What difference can an ‘inclusion rider’ make for the rest of us?


I admit it. I love watching the Oscars. It makes no sense, really, since out of the 10 movies nominated for best picture, I’ve only seen two of them and I only knew half the presenters. But my ignorance notwithstanding, it is always interesting to watch and listen to the speeches, to see what political and social issues might grab the spotlight this year. I knew before the event began that we’d hear about #MeToo and #TimesUp, the movements to address sexual harassment and violence in the entertainment industry and elsewhere. And this year, in addition to the funny monologue and the gorgeous clothes, I learned a new and important concept, “inclusion rider.”

According to The Washington Post, an “inclusion rider” is “an addendum to a contract that creates conditions for more equitable casting and hiring, focused on developing a diverse talent pipeline in the entertainment industry. … This contractual language represents a crucial step in eliminating exclusion of underrepresented or marginalized groups.” It is an interesting concept, the idea that those in a position to demand things in their contracts might use their clout for things other than money or personal perks, but might use the power of their positions to demand equality in hiring before signing on to a project.

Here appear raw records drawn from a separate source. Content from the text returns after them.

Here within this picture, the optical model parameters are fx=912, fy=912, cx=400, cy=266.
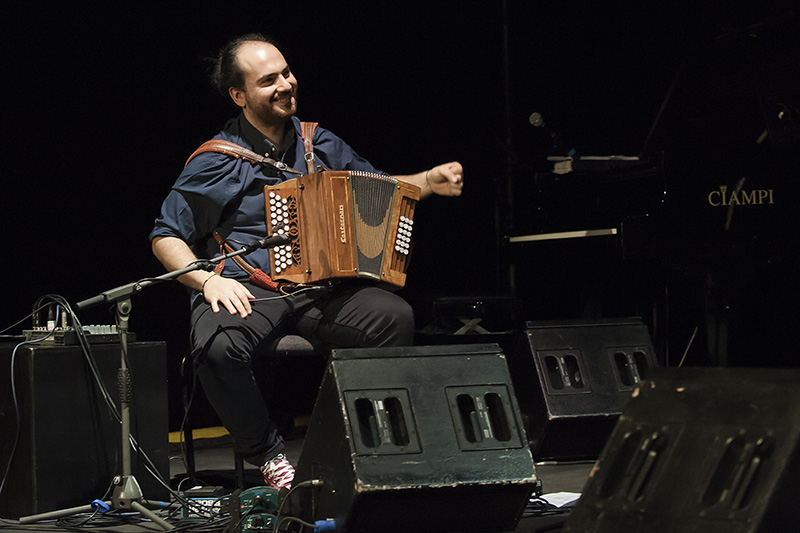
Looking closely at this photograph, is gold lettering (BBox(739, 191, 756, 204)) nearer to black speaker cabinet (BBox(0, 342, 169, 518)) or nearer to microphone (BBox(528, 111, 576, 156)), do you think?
microphone (BBox(528, 111, 576, 156))

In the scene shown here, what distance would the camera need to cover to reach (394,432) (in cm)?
230

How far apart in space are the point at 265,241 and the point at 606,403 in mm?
1360

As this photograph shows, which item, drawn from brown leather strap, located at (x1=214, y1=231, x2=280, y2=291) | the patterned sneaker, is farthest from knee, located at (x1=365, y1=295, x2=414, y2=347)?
the patterned sneaker

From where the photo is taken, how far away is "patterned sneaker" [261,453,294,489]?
2932mm

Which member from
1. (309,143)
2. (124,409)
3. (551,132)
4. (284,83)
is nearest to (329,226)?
(309,143)

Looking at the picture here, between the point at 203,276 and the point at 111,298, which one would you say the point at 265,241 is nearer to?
the point at 203,276

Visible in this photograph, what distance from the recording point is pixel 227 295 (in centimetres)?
291

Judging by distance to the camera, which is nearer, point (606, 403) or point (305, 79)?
point (606, 403)

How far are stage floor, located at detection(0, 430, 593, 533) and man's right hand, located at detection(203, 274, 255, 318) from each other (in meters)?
0.66

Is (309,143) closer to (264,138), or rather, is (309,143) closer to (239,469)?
(264,138)

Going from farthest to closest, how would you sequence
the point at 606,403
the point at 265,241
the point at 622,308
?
the point at 622,308
the point at 606,403
the point at 265,241

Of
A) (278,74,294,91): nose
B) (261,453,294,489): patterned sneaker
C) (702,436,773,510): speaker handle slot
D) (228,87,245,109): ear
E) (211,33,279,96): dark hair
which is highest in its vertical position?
(211,33,279,96): dark hair

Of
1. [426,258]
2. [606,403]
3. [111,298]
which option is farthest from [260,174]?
[426,258]

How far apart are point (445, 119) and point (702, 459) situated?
4.19m
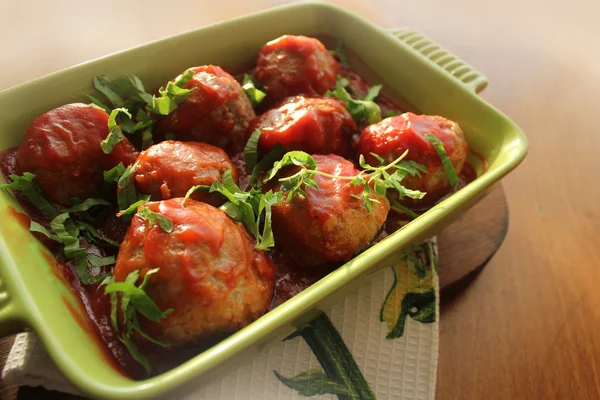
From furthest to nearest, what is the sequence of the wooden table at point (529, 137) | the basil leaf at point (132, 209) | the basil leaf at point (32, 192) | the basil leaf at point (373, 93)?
the basil leaf at point (373, 93) → the wooden table at point (529, 137) → the basil leaf at point (32, 192) → the basil leaf at point (132, 209)

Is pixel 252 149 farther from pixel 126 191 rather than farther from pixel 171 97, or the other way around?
pixel 126 191

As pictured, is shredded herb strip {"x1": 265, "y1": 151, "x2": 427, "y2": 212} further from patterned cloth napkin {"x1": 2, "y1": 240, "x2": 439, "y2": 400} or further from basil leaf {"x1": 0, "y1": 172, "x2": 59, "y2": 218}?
basil leaf {"x1": 0, "y1": 172, "x2": 59, "y2": 218}

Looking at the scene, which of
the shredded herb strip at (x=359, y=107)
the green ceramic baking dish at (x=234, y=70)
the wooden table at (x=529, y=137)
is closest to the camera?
the green ceramic baking dish at (x=234, y=70)

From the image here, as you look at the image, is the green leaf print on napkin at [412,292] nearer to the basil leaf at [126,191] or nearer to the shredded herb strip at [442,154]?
the shredded herb strip at [442,154]

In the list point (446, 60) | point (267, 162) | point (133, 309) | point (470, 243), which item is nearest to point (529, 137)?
point (446, 60)

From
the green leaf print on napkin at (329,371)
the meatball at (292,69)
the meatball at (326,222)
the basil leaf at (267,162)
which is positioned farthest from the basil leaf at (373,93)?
the green leaf print on napkin at (329,371)

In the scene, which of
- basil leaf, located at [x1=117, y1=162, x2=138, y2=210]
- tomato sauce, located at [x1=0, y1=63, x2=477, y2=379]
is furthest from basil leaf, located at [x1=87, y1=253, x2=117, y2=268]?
basil leaf, located at [x1=117, y1=162, x2=138, y2=210]

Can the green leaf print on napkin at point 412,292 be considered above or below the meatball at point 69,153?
below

While all this might be a good thing for Hollywood, what difference does it make for the rest of us? I believe it could matter in a variety of ways. First, when any large, powerful industry makes a significant change in the ways it does business, it often has ripple effects. When movies include more women, more people of color, more people with disabilities, the impact is significant not only on the screen, but for all the other industries that support it — caterers, writers, lighting and special effects, make up and costumers, musicians and stage managers. Everybody wins. And when a large industry makes a change, other industries find the landscape has changed and the competition for competent workers heats up, so they better step up their game to get the best talent.

A second, and perhaps even more important difference lies in how the movies and other media influence and shape the ways we see our world, our society and our communities. When movies and television tell stories that only have white men at the center, it becomes easier to believe that this is what the world really looks like. Or more problematic, that this is what the world should look like. If all the evil characters portrayed in media are Native American, or Arabic, or Asian, it shapes the ways we see people of those ethnicities in our communities. If, on the other hand, the movies and TV reflect the wonderful diversity that is America, reflect communities where people who are different from each other are able to work together, play together, sometimes have conflict and sometimes find ways to work through that conflict together, then it becomes easier to envision a community where such things are possible.

Inclusion is a good thing for communities, for societies, for the country. Whether we believe this as an article of faith or because it is the bedrock of American values, the reality is that an inclusive community is a healthy community. And a healthy community is one that values and supports all its members. I don’t often look to Hollywood as a bellwether of justice or as a moral example, but maybe this time, they are onto something.